McGill-NLP/AfriqueGemma-4B
AfriqueGemma-4B is a 4 billion parameter causal language model developed by McGill-NLP, adapted from Google's Gemma 3 4B PT. It is specifically designed for improved performance across 20 African languages through continued pre-training on approximately 26 billion tokens of multilingual data. This model maintains strong capabilities in high-resource languages while excelling in African language understanding and generation, making it suitable for multilingual applications targeting the African continent.
Loading preview...
Model Overview
AfriqueGemma-4B, part of the AfriqueLLM suite by McGill-NLP, is a 4 billion parameter causal language model based on google/gemma-3-4b-pt. It has been specifically adapted for 20 African languages through continued pre-training on approximately 26 billion tokens of curated multilingual data, while also retaining strong performance in high-resource languages like English and French.
Key Capabilities
- Multilingual Proficiency: Enhanced performance across 20 African languages (e.g., Swahili, Hausa, Yoruba, Amharic) due to targeted continued pre-training.

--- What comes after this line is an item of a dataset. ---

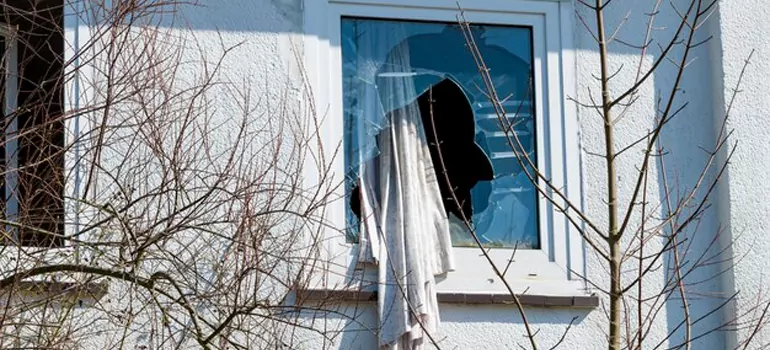 Storm Window Installation Contractors in Lealman, FL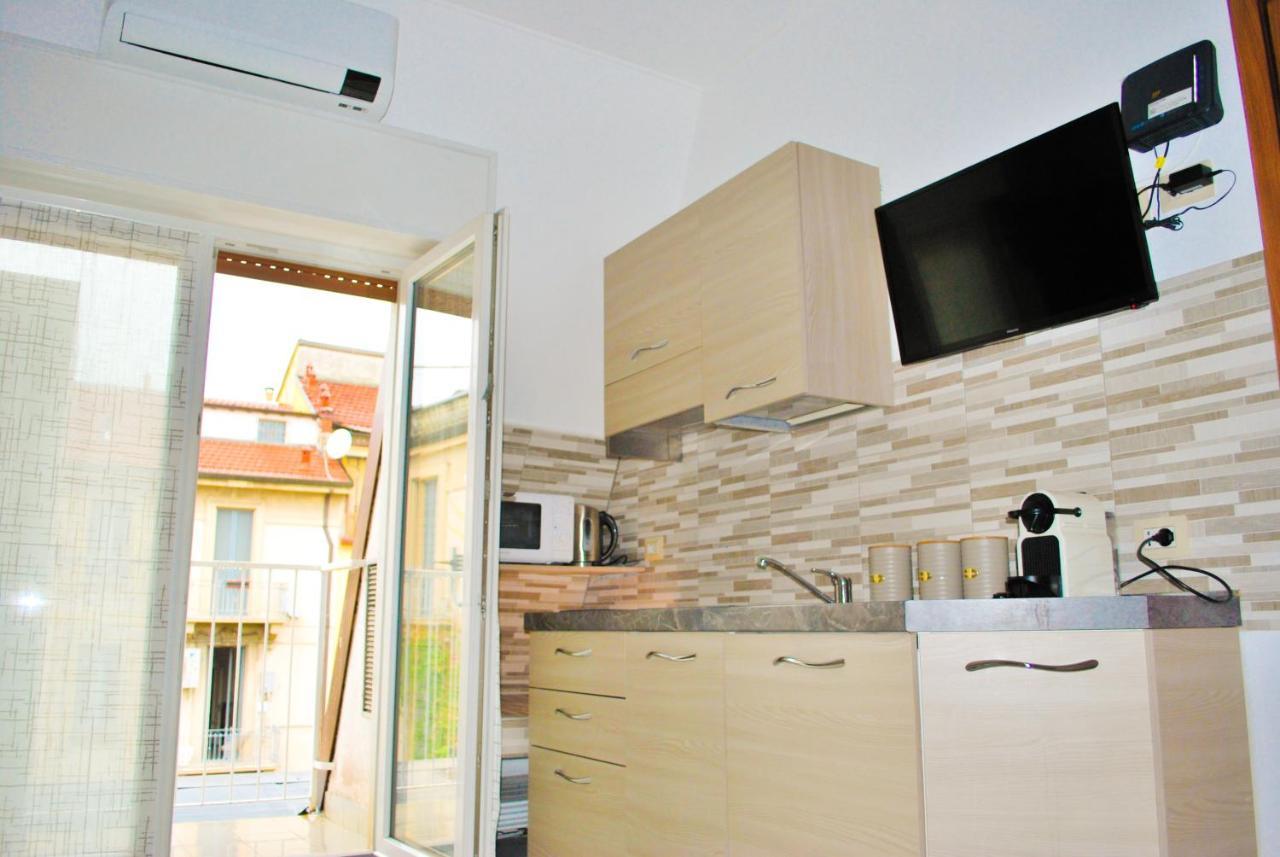 Shopping Street Apartment Mailand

- Robust Base: Built on the Gemma 3 4B PT architecture, ensuring a solid foundation for language understanding.
- Extended Context: Features a native context length of 8,192 tokens.
- Specialized Training Data: Training corpus includes African monolingual data (FineWeb2, WURA, MADLAD-400), code (CornStack-Python), mathematics (FineMath-4+), and GPT-4.1 translated synthetic data.
Good For
- Applications requiring strong language model capabilities in African languages.
- Research and development focused on low-resource language NLP.
- Tasks benefiting from a 4B parameter model with a focus on multilingual adaptation and efficiency.